The constant regurgitation of Boeing talking points in comment threads at
DefenseTech and elsewhere has prompted me to go ahead and provide this Northrop Grumman brief that I received last month from a Lockheed Martin source.
I am assuming this was the same brief for which NG offered to give me a backgound briefing. I declined NG's offer on the grounds I prefer to use open sources that everyone can access as much as possible, and I had this brief in hand already. Since I got this brief from a LockMart contact, it has obviously been widely disseminated so I guess it is alright to pass along some excerpts as 'public info'. It’s a pretty good representaton of NG's case and one slide in particular provides a good counterpoint to Boeing’s earlier ‘selectively- released’ scoring data in their serial protest ‘summaries’. The brief has also been out long enough that if Boeing had anything in their quiver to shoot at it I’m sure we would have heard about it by now (Shrinking violets they are not).
Skipping the Slide 1 intro, we see slide 2:
A little reminder that the NG/EADS team is meeting commitments and is on schedule as compared to... guess who? Boeing has been trying to make a little hay out of the boom flight test progression lately. Of course, the program is still working to schedule according to NG, and would it be too obvious to remind everyone the purpose of "test" is to find problems and fix them before they are fielded? It’s easy to shoot at a target when you don’t have anything for the competitor to shoot back at, I guess.

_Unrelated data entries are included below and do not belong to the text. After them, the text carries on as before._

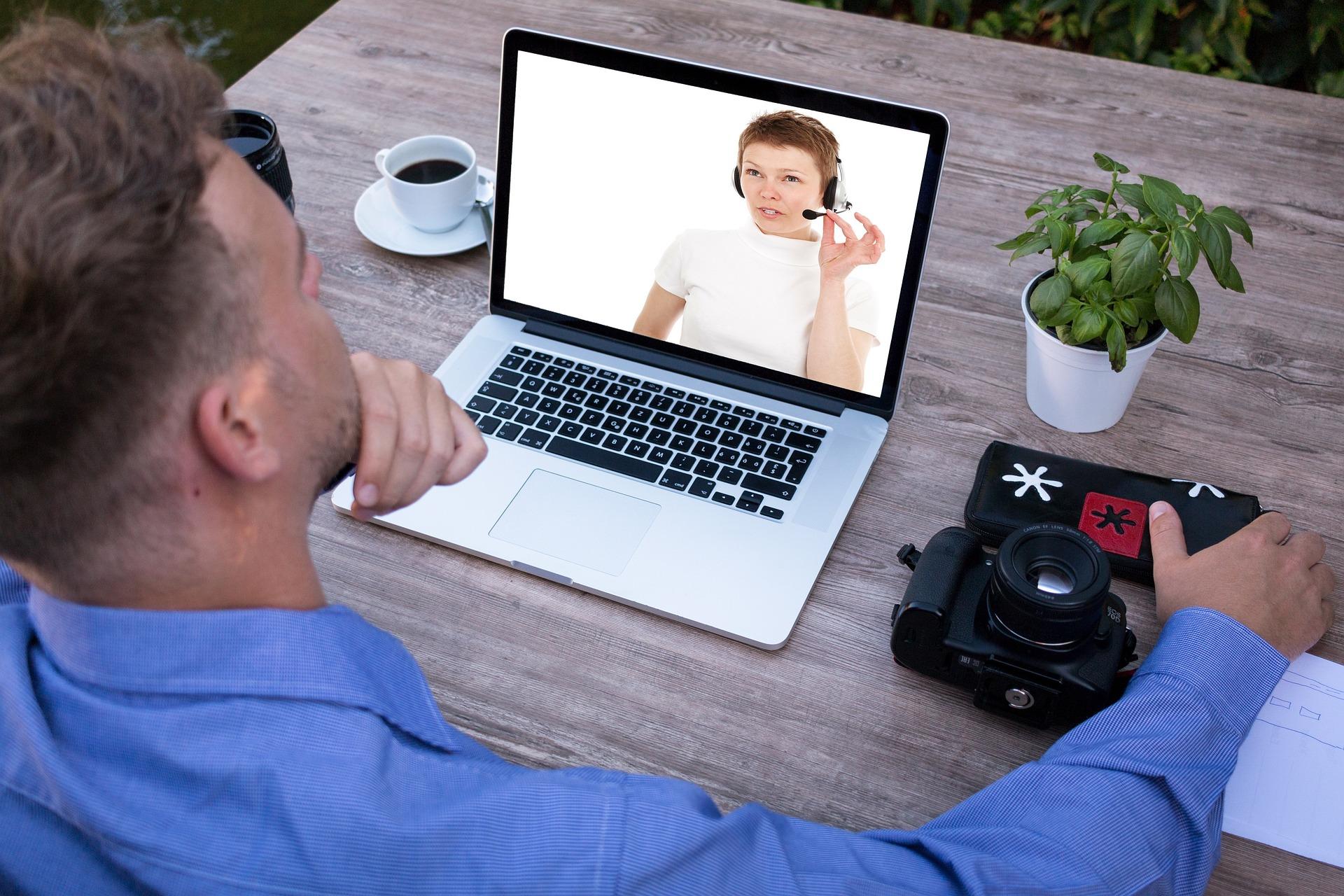 Persoon kijkt naar laptop met persoon op beeldscherm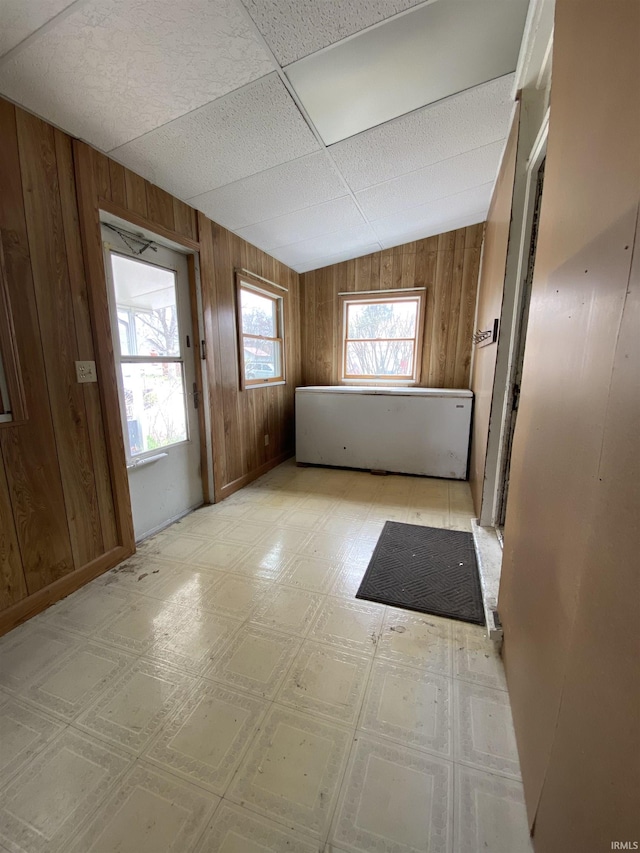 spare room with light floors and wooden walls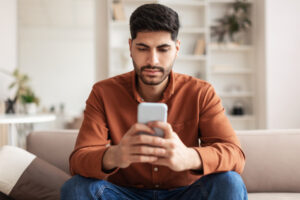 Portrait of young Middle Eastern man sitting on couch with smartphone, chatting or checking email, home interior, free copy space. Focused guy using brand new mobile phone, checking social media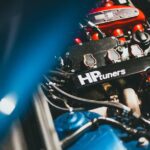 sh tuning - Dynamic close-up of a modern car engine featuring HP Tuners branding, showcasing automot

Next we have my favorite slide (because it has the most REAL data) :
‘Radar’ charts rarely work well in conveying info because people can be easily confused by chart formats they are not used to seeing and they contain more info on one chart than most people can assimilate easily. This is an exception and is an extremely good use of the type that would not have worked well if the KC-45 had not equaled or exceeded the KC-767, and the KC-767 not bested the KC-135 in every category (that would have involved crossed lines). Looking at the chart, the factors are in general order of priority beginning at the 12 o’clock position and going clockwise around the chart. It could be said to be slightly ‘biased’ of course, because it holds the KC-45 bas the norm and the visual impact emphasizes the differences between the KC-45 and the other two aircraft. If one wanted to emphasize how the competitors stacked up against the KC-135 they were vying to replace, the chart would have held the KC-135 as the norm and looked like this:
Relative scaling in the chart above seems to mask the true scale of differences in the more important factors, but clearly shows how superior the newer tanker contenders would be (with KC-45 being BEST) in the areas of pallets and passenger loading. What would just the first six factors (the ‘refueling factors’ if you will) look like without the other factors? Glad you asked. Here's a 'tanker' capability oriented chart of the same data:
This shows how much better the KC-45 was in ALL refueling factors. To me, the impressive thing in the relative grades was how the KC-45 beat the competitor in EVERY category. It is usually extremely difficult to optimize a platform such that the Customer gets everything they wanted and more. I also believe it is probably more a case of serendipity falling out from optimization of the A330 for a particular niche in the commercial airliner market that makes the KC-45 design the superior one. Sometimes you just get lucky, and the NG/EADS team seems to have worked from the position that you make your own luck. In short: they were apparently lucky AND good.
There’s lots of job claims and esoteric stuff in the slides as well but I just want to show three of the remaining slides because I personally find them interesting. Here’s Slide 5:
Slide 5 is a little selective in the categories, but I think follows the risk items for this program fairly well. What it really emphasizes is that there is no better risk reduction than actually building something to show the Customer you can actually do it. It doesn’t require much, if any, imagination to see one competitor had more manufacturing risk and the other had more technical risk: pick which would worry you the most.
I’ve included slide 8 for two reasons. One, it shows just how ‘international’ commercial aircraft programs have become and two, it shows a little factoid of unknown provenance asserting that Boeing’s unions assert there is actually less US content in the B767 than Boeing claims. Again, I hear no refutation on the airwaves from Boeing.
Slide 9 I like because it shows who builds what for the B767. I don’t really care, but it is sad to hear Congress-folk lamenting ‘French’ airplanes (that aren’t) while ignoring Chinese content in Boeing’s contender. As fickle as the French may be at times, I submit they are still more reliable than China.